Le type de bâtiment compte aussi. Une pièce de vie au sol, une buanderie, une cave — tout espace habitable où l’humidité devient inconfortable — nécessite un hérisson. Un garage sans chauffage est moins sensible, mais l’humidité reste gênante — l’épaisseur de la dalle elle-même se calcule sur la charge réelle du véhicule, pas seulement sur le drainage. Un petit abri de jardin, une remise non chauffée, c’est moins critique, sauf si la nappe existe : là, tu fais le hérisson par principe.

Si ton sol est naturellement drainant — pur sable, gravier, terrain très perméable — le risque capillaire baisse énormément. L’eau s’écoule d’elle-même. Mais même là, un hérisson ne te coûte presque rien en matière ou en temps. C’est un gain sans vraiment de perte.

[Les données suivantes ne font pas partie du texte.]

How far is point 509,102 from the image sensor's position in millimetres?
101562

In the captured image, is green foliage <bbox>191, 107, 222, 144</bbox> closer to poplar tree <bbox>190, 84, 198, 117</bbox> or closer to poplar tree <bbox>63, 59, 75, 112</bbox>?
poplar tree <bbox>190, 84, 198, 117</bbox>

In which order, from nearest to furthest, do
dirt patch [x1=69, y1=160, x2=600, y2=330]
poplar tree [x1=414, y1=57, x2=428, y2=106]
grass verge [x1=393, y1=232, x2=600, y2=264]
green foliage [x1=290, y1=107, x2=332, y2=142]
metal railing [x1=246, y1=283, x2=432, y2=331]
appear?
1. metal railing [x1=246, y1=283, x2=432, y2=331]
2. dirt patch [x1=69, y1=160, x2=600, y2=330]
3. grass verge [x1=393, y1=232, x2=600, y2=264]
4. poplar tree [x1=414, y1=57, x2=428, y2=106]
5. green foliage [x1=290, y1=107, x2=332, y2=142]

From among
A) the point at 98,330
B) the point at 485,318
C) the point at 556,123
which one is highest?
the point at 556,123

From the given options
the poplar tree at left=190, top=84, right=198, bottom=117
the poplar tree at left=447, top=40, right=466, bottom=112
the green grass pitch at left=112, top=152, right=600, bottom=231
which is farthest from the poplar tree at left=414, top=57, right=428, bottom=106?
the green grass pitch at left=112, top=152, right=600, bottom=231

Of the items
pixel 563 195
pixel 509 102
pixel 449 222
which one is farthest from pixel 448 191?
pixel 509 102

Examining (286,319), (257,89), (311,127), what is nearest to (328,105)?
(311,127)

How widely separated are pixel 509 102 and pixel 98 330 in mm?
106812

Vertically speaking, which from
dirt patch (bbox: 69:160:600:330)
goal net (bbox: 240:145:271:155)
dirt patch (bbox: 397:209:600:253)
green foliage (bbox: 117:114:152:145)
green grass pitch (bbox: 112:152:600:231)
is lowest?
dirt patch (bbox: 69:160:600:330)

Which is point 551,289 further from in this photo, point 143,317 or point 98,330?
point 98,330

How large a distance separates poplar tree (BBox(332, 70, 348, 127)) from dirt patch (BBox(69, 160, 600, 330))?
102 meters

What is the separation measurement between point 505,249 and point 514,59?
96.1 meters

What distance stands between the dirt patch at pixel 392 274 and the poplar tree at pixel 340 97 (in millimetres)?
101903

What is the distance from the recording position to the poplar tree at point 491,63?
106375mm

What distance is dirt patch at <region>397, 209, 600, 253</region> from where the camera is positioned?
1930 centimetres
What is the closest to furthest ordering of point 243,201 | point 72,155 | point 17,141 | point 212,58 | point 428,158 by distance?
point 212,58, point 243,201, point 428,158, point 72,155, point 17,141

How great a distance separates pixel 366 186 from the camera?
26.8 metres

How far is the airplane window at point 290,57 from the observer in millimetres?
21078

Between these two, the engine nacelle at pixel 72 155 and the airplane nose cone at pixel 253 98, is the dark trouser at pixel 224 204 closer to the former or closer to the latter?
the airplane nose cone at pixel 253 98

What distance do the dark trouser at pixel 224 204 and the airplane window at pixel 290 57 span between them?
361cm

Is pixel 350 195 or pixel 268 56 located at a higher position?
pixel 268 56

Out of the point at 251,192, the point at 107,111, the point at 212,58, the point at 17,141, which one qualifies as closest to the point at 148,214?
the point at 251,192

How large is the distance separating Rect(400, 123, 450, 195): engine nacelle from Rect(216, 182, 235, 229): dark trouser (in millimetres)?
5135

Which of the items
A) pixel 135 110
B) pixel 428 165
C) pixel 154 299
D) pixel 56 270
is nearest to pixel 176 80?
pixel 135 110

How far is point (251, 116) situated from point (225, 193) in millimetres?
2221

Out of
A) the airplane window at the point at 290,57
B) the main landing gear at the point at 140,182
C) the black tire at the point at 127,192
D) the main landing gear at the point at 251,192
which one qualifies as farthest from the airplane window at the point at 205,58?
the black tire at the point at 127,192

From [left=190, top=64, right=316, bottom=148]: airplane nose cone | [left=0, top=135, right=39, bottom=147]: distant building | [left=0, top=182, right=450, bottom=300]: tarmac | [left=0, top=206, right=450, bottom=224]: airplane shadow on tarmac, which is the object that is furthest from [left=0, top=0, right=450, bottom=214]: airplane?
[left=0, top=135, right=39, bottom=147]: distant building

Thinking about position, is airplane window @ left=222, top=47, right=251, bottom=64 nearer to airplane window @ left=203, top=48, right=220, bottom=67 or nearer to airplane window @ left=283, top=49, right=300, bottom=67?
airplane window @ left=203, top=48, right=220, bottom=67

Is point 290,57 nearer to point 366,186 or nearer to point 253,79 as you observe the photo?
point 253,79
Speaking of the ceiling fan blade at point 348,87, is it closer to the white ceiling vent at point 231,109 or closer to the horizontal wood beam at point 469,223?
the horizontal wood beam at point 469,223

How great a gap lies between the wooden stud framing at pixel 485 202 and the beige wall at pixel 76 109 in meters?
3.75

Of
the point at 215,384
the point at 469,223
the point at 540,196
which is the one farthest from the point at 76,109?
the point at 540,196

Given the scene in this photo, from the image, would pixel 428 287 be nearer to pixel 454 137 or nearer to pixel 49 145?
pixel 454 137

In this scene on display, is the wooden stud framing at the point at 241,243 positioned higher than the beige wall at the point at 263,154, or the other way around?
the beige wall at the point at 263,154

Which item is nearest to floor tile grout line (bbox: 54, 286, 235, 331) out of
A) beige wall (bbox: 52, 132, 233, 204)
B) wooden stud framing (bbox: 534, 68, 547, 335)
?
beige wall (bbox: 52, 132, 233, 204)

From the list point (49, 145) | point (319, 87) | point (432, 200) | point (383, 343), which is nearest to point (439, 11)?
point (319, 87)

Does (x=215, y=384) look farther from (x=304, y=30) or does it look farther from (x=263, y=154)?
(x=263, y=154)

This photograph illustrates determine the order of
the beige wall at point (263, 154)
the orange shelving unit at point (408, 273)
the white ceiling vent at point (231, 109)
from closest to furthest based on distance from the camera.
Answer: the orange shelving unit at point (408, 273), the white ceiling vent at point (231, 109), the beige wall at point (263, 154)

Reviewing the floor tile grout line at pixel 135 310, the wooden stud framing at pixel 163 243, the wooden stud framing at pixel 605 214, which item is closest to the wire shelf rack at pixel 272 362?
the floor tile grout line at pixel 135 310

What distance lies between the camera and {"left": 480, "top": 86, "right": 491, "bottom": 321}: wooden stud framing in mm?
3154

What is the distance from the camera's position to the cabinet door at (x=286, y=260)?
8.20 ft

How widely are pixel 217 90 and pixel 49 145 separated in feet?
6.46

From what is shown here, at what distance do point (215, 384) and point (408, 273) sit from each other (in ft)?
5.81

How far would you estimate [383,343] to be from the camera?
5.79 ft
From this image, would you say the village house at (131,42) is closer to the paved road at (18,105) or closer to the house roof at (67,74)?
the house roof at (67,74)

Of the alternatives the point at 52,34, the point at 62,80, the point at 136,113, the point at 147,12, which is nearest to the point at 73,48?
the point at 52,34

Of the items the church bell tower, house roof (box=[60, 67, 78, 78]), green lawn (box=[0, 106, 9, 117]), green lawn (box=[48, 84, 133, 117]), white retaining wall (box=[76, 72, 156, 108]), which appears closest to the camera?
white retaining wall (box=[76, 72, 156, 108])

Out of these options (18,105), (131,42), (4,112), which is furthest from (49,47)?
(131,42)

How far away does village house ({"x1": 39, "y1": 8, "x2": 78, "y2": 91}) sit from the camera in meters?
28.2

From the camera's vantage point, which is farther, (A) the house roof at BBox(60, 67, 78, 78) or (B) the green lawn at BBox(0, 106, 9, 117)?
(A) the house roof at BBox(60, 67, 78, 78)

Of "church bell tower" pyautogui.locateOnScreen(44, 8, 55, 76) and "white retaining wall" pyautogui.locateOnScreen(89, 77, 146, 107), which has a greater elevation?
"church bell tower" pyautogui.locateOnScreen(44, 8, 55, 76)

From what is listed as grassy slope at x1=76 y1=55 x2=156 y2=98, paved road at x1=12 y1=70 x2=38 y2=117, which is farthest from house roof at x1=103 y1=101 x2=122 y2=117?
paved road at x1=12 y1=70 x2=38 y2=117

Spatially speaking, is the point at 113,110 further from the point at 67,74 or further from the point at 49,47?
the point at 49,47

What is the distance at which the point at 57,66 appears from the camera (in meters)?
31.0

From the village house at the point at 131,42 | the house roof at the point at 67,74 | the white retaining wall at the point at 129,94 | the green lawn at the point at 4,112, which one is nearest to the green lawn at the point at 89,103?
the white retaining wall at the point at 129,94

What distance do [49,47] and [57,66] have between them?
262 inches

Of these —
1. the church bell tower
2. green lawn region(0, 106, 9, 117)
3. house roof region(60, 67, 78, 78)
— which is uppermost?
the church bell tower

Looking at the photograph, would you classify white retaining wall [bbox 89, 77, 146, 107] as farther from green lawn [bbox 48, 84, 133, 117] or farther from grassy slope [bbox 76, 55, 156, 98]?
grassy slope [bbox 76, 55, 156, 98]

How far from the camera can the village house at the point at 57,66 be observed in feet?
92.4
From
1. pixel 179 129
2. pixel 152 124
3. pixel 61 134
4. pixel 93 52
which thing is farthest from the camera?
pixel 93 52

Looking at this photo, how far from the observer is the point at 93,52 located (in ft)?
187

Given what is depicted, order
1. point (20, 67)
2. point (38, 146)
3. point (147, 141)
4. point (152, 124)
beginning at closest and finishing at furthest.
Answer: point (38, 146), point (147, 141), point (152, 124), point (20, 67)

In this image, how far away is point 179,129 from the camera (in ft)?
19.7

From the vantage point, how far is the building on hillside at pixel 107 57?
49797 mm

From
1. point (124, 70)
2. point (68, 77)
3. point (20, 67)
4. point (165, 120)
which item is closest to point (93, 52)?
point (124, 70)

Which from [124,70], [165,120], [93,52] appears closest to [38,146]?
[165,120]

Résumé : nappe haute + sol argileux + espace habitable = tu fais obligatoirement. Sols sableux + petit abri non chauffé = tu peux l’esquiver, mais aucune raison de ne pas le poser.

Comment ça se pose (le tri honnête)

Un hérisson, c’est faisable seul jusqu’à 10–15 m² sur un sol stable. Au-delà, tu vas passer trop de temps à étaler et ratisser seul, et ça te laisse peu de marge pour obtenir une surface plane — tu as intérêt à être deux. Pas une obligation, mais un gain réel de rythme et de régularité.

Avant de toucher aux cailloux, regarde ton sol. En zone sèche avec un sable ou gravier stable, 15 cm suffisent. Sur de l’argile, du limon, ou si tu soupçonnes une nappe haute, passe à 25–30 cm : la matière molle va s’enfoncer, et tu ne pourras pas la rattraper après coup.

Le matériau, c’est crucial. Des cailloux ou graviers 20–40 mm, c’est ce qu’il te faut — rien de fin, rien de poussière, sinon ce n’est pas du drainage, c’est du remplissage qui fait monter l’eau capillaire. Si tu as des gravats de démolition (briques cassées, béton fragmenté) et qu’ils sont propres, ça marche. Pas des poussières ni des résidus terreux : ça t’annule le travail.

Dessous, pose un géotextile. C’est fortement conseillé, surtout en argile ou limon : ça empêche le sol fin de remonter à travers le hérisson et de le boucher progressivement. Tu n’y penses pas en le posant, tu le regrettes deux ans plus tard quand ton drainage n’en est plus un.

L’ordre : le hérisson d’abord, toujours. C’est la base. Après seulement tu poses le ferraillage et tu coules. Rien ne doit passer sous le hérisson.

Temps réel : quelques heures selon la surface — préparation du lit, étalement, ratissage. C’est une étape du chantier de dalle, pas isolée.

Le point de non-retour

Une fois que tu verses le béton, c’est terminé. Le hérisson mal posé, le géotextile absent ou le compactage approximatif ne se rattrapent plus — il faut démolir pour y revenir.

C’est l’étape qui verrouille tout pour trente ans minimum. Une dalle sans hérisson que tu découvres en cassant le béton six mois plus tard ne coûte pas seulement le matériau perdu. C’est la dalle entière à enlever, le sol à décaisser, les gravats à évacuer, puis un nouveau hérisson à poser, un géotextile, une mise à niveau, et un coulage complet. Le prix double facilement, et le temps aussi.

Avant de couler, tu as une fenêtre pour vérifier chaque détail. Le hérisson bien tassé, couche par couche — pas en une seule passe comme c’est souvent fait. Le géotextile posé dessus, sans trou, sans plissure qui piégerait l’eau. L’épaisseur conforme à ta charge réelle et à ton contexte : une dalle de garage sous deux véhicules n’a pas les mêmes règles qu’une terrasse légère. Et la pente qui s’écoule, même légère, elle doit être présente avant le coulage. Tu n’improvises pas une pente après coup.

Si tu as du doute à ce stade, tu traînes. Tu remplies le hérisson par petites couches, tu tasses chacune au compacteur manuel ou électrique, tu vérifies à la règle et au niveau. Une demi-journée de travail soigneux le jour d’avant sauve une semaine de démolition deux ans plus tard.

Tout ce qui se décide avant le béton se paie une fois. Tout ce qu’on laisse passer se paie trente ans.